Team Bobcats’s previous work for days 1, 3, 4 & 5, and 6 of the OpenAI Retro Contest had been mostly focused on getting some of the different baseline implementations up and running. The jerk agent wasn’t too tricky to understand, but the rainbow was definitely outside of immediate grokability so it was time to dig deep and see what was going on. I am going to try to go line by line in the code to see what is happening where, so hopefully by the end of the post I will have a decent understanding.

Part one, the imports:

This will probably the easiest section.

  • #!/usr/bin/env python honestly I thought that this was just something that you put on python scripts, and this helpful StackOver answer told me that I was not alone but also that it does a little more than that, but doesn’t seem to be anything special for this use case.
  • import tensorflow as tf TensorFlow is very cool right now. What does it do ? I am not totally sure, but I look forward to finding out.
  • from anyrl.algos import DQN this is the first in the set of imports bring in a variety of things from a library that apparently “APIs for Reinforcement Learning” but have pretty little in terms in terms of documentation. The first line adds an implementation of Deep Q-Learning. DQN seems to be just on my level of understanding based on this handy post I read from Intel and more generally seem to be the basic structure of the type of learning we are trying to do.
  • from anyrl.envs import BatchedGymEnv This functionality looks to be focused on just an optimization for running your code in batches.
  • from anyrl.envs.wrappers import BatchedFrameStack Here we get some code to handle the stacks of images in a batched manner, the batched version FrameStackEnv
  • from anyrl.models import rainbow_models The Rainbow refers to this paper where a group combined the efforts of a few Deep Q-Learning techniques.

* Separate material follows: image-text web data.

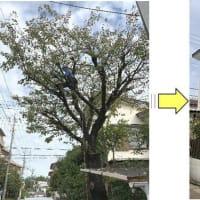 桜の落葉に伴い近隣の方々にご迷惑がかかってしまっていると枝おろしご依頼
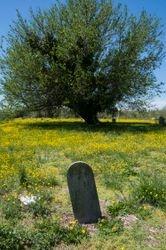 DiBari_Michael_Spring_Elmerton_Cemetery_Hampton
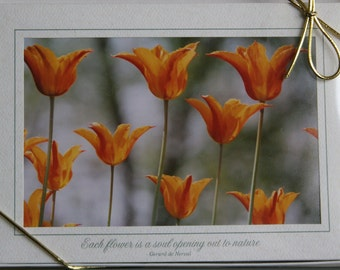 Set of 10 Tulip Cards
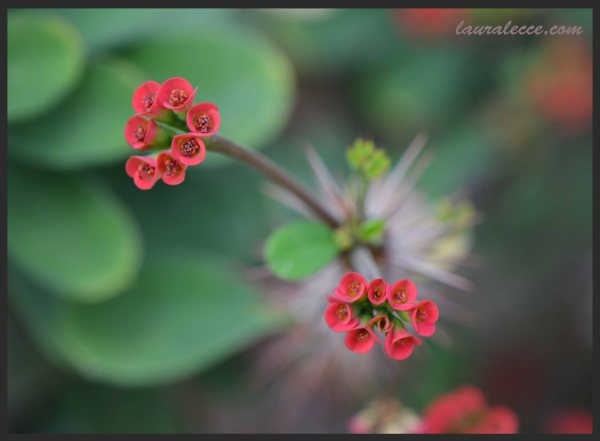 Euphorbia Didieriodes Flower - Photograph by Laura Lecce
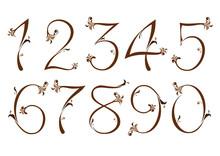 Brown Floral Numbers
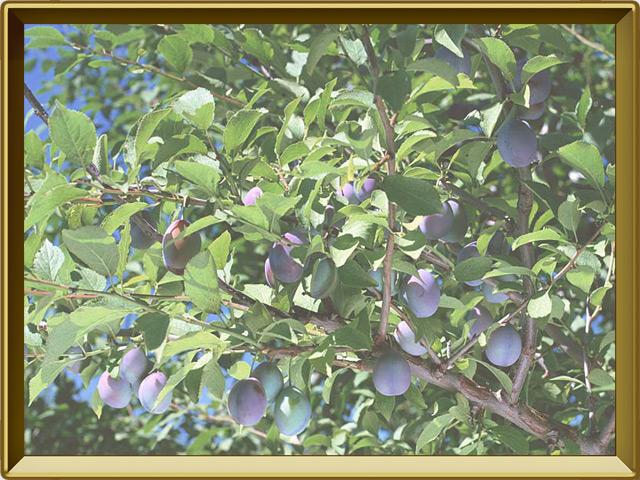 Слива — растение, фото в рамке №2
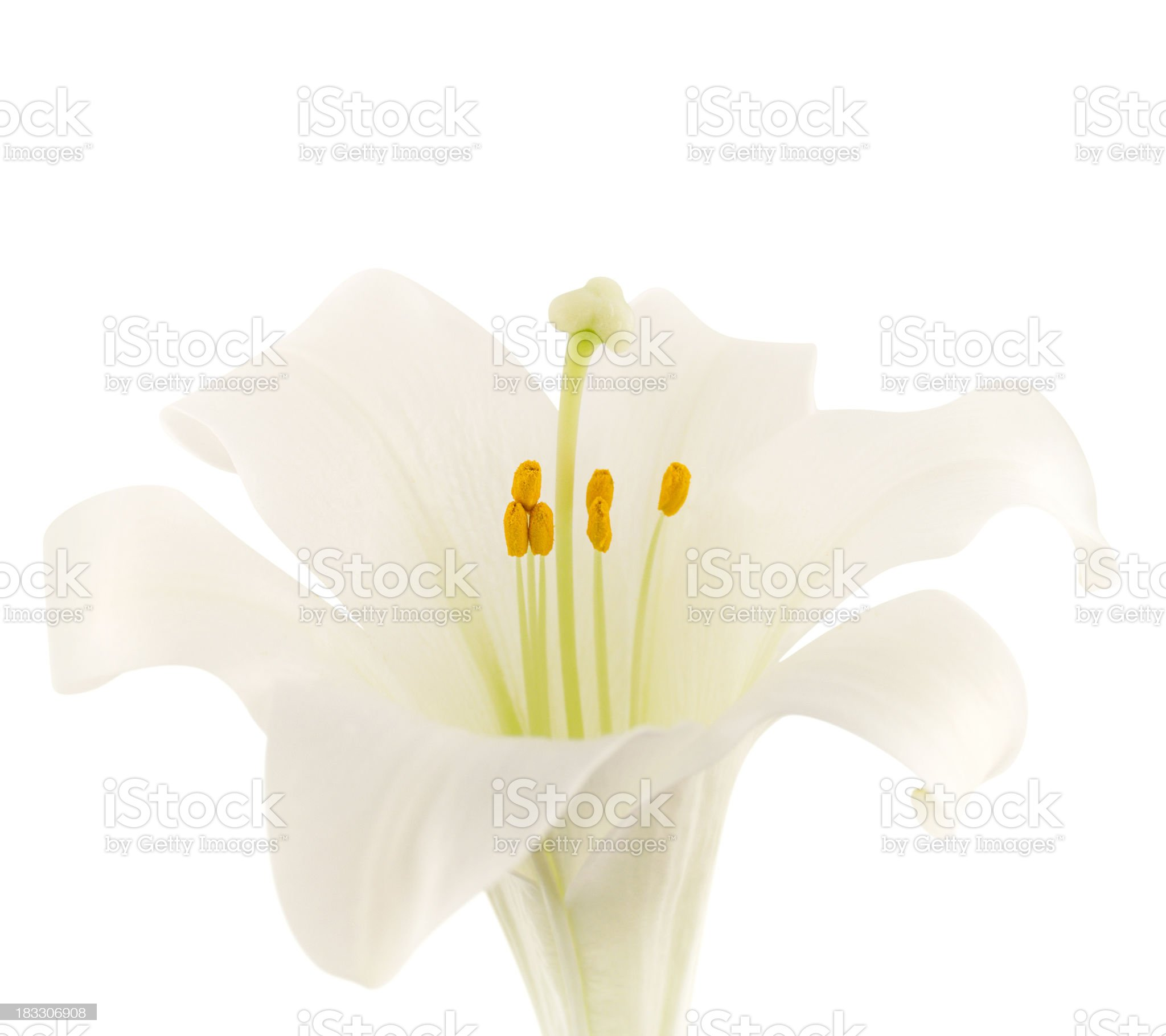 Easter Lily (with clipping path) royalty-free stock photo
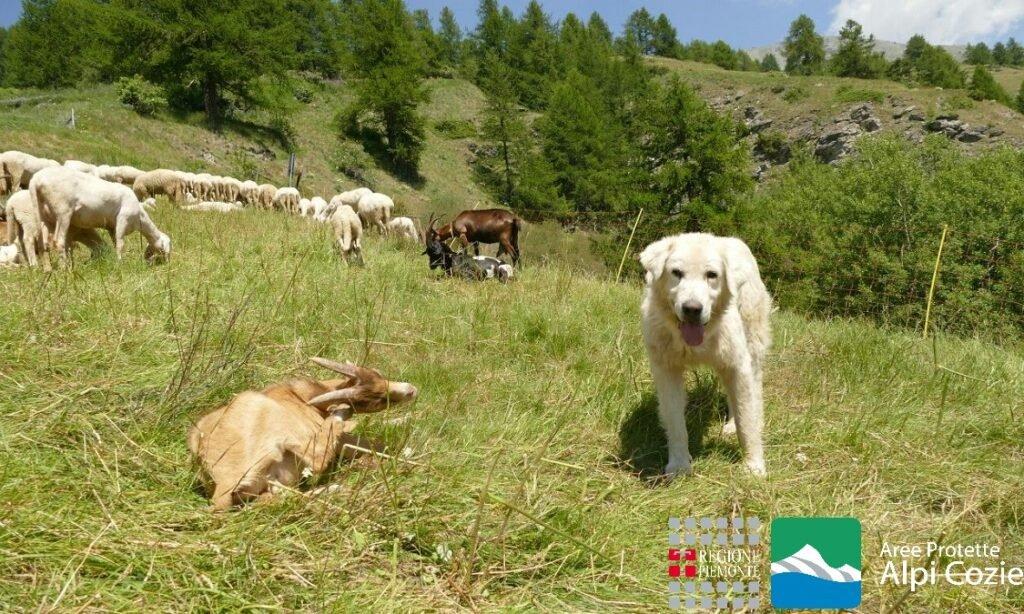 Pastore maremmano abruzzese con gregge di pecore (foto S. Dalmasso - Aree protette Alpi Cozie)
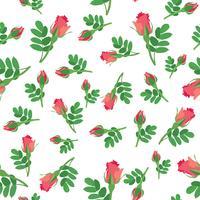 Nahtlose Blümchenmuster Blumen Hintergrund Ornamentale Textur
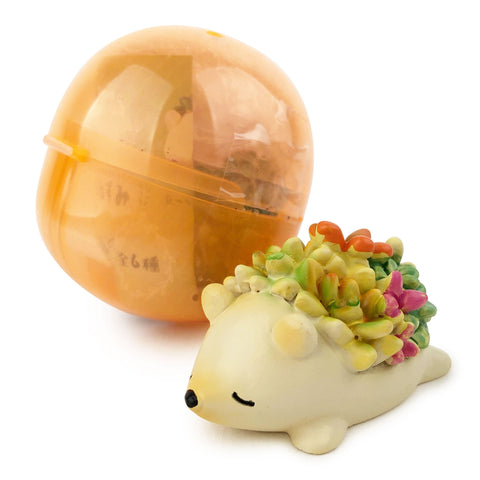 Botanical Hedgehogs Gashapon Capsule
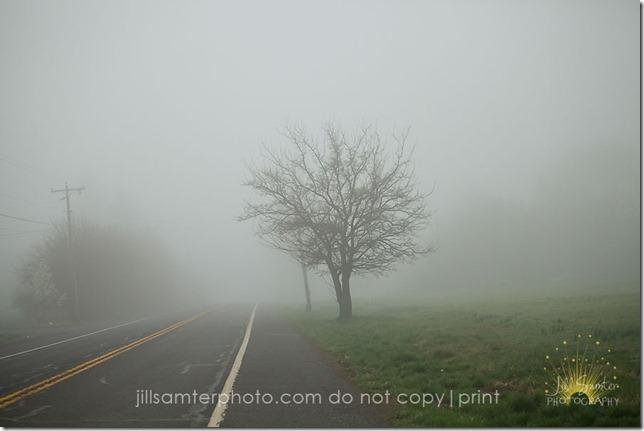 fog-5421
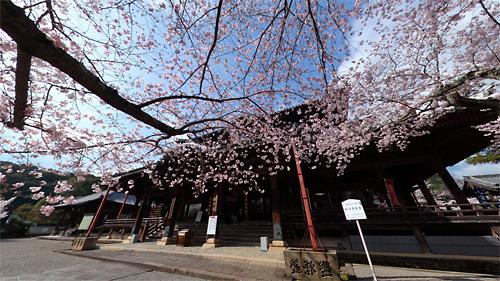 粉河寺の桜パノラマ(2)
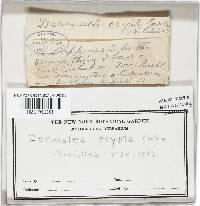 Scleroderris crypta image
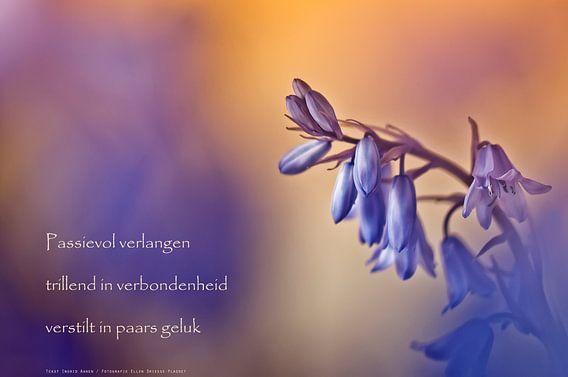 Boshyacint van Beeld en Poëzie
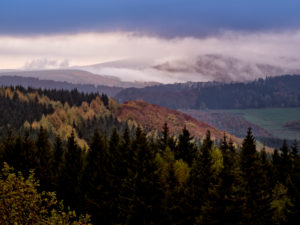 Germany, Hessia, Hessian Rhön nature reserve, UNESCO biosphere reserve, morning mood with fog on the Wasserkuppe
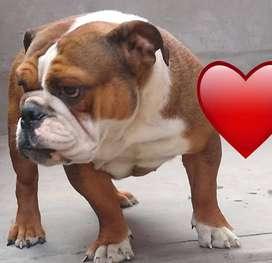 Bulldog ingles hembra vendo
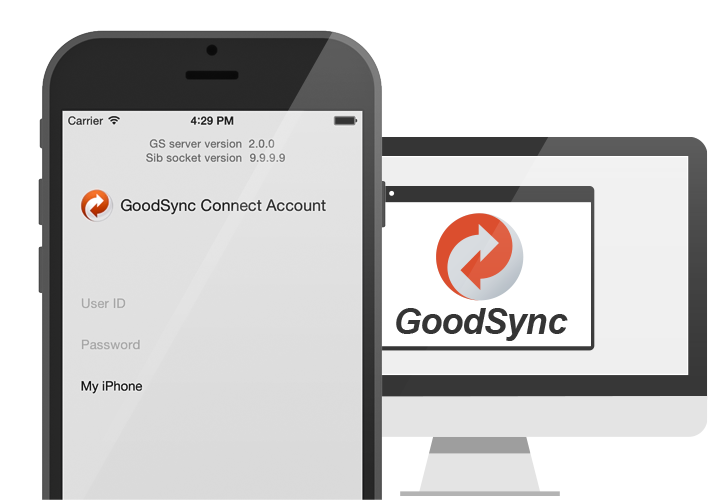 goodsync connect security
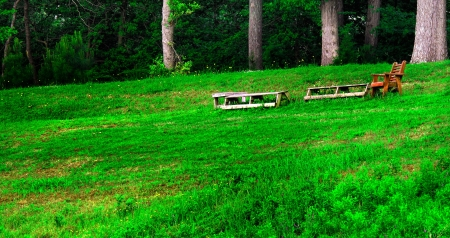 sloping: Some wooden tables and a wooden chair for relaxing in sitting in a sloping field along the edge of the woods Stock Photo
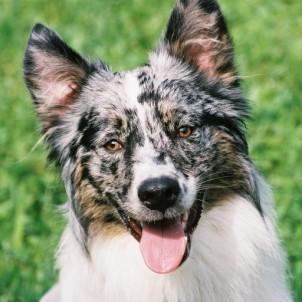 Zeke - Border Collie/Australian Shepherd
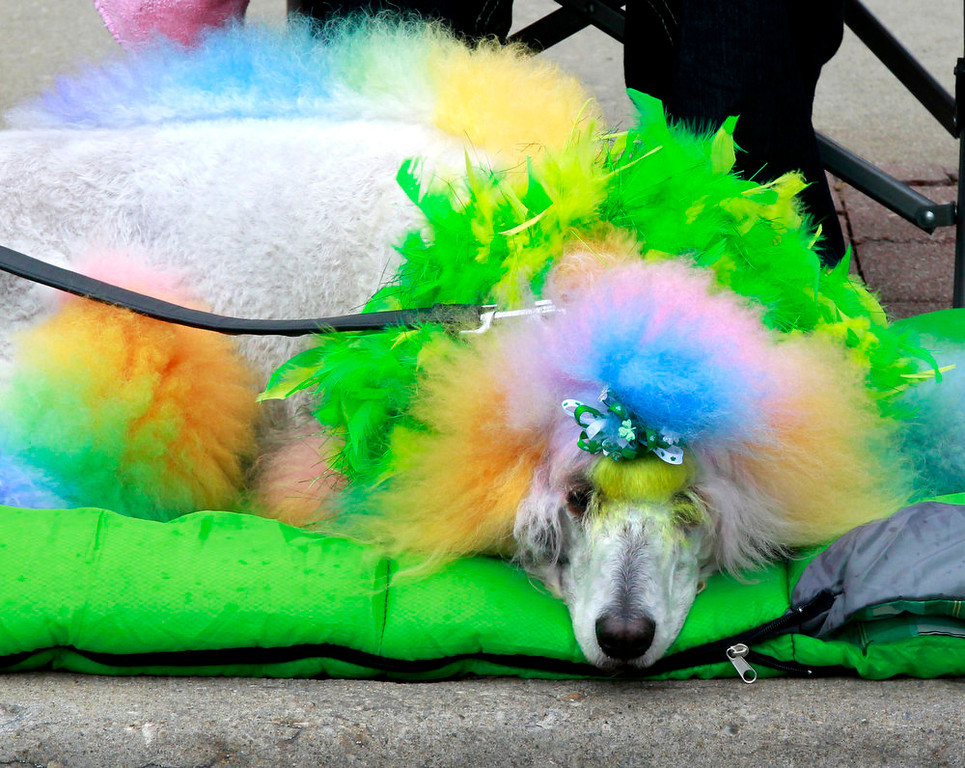 . A standard poodle named Captain was decorated by his owner Shandy Parker of Grain Valley for the Kansas City Saint Patrick\'s Day Parade, Sunday, March 17, 2013. (AP Photo/The Kansas City Star, Fred Blocher)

Reading that paper reminded me of the PPO2 baseline agent, so I took a little trip into reading about in the OpenAI site.

We’re releasing a new class of reinforcement learning algorithms, Proximal Policy Optimization (PPO), which perform comparably or better than state-of-the-art approaches while being much simpler to implement and tune.

Wow! sounds like the PPO is much easier to understand and work through, so with my limited internet access this week I might suspend my efforts and focus and trying to get the PPO2 implementation to work.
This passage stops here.